I just got done reading Flashforward, the book upon which the TV show was based. And it was awesome, the first truly unputdownable book I’ve had my hands on in weeks. I swore I’d bug everyone I know to read it, but settled with putting that here on my blog so that I don’t make myself even MORE tiresome to others.
But I found myself laughing at several points in the book. I don’t want to spoil the read for anyone, but I think I can safely say without giving away plot details that much of the novel focuses on the various theories within Quantum Physics which deal with the science of time. There’s much talk of bosons and neutrinos and particles and thinking men with largely unpronouncable names. And of course there’s that most annoyingly overexposed pussy–Schroedinger’s Cat. Nearly every television show I watch has trotted out Puss In Box as a shorthand explanation for everything from quantum physics to romance. Maybe I watch nerdly shows, but I suspect someone somewhere brought it up at a Hollywood cocktail party.

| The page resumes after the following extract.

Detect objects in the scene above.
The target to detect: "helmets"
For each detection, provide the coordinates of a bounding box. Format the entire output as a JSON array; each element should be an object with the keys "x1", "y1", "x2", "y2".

And I know that it’s supposed to be nothing more than a handy analogy to neatly explain some theory of Quantum Mechanics, but I always find myself very irritated that anyone would propose to murder a cat even in theory. It’s grisly.
Sorry…back to my main thesis. Which is that as I read more of Flashforward and more of the Great Scientific Minds debating the nature of time with absolute certainty about their scientific principles it occured to me yet again that Quantum Physics differs very little from modern Christianity. I know there are science people who would just vomit to hear that, and I’m sorry. But I can’t tell you how many debates I’ve been in about Calvinism, predestination, the Rapture, Ezekiel’s valley of dry bones–pretty much anything in the Christian Bible, really–that hasn’t sounded exactly like Quantum Physics without the mess of advanced mathematics.
The book mocks philosophers in a couple of places, which gripes me. Because Quantum Physics is a child of philosophy, perhaps more like its parent than any other branch of the hard sciences. As a religious person I get kind of peeved at physics for refusing to acknowledge the basic intelligence of faith. Because it seems that we have the same discussions, merely altering the foundational assumptions to suit the particular gathering.
Is the cat alive or dead inside that box? Until you open the box it’s supposed to be both. I think that God may sit outside the box with us cats in it, alongside the poison of our own mortality and know for certain–without opening the box–that we are both right and both wrong in our way. I can’t help but think God is amused.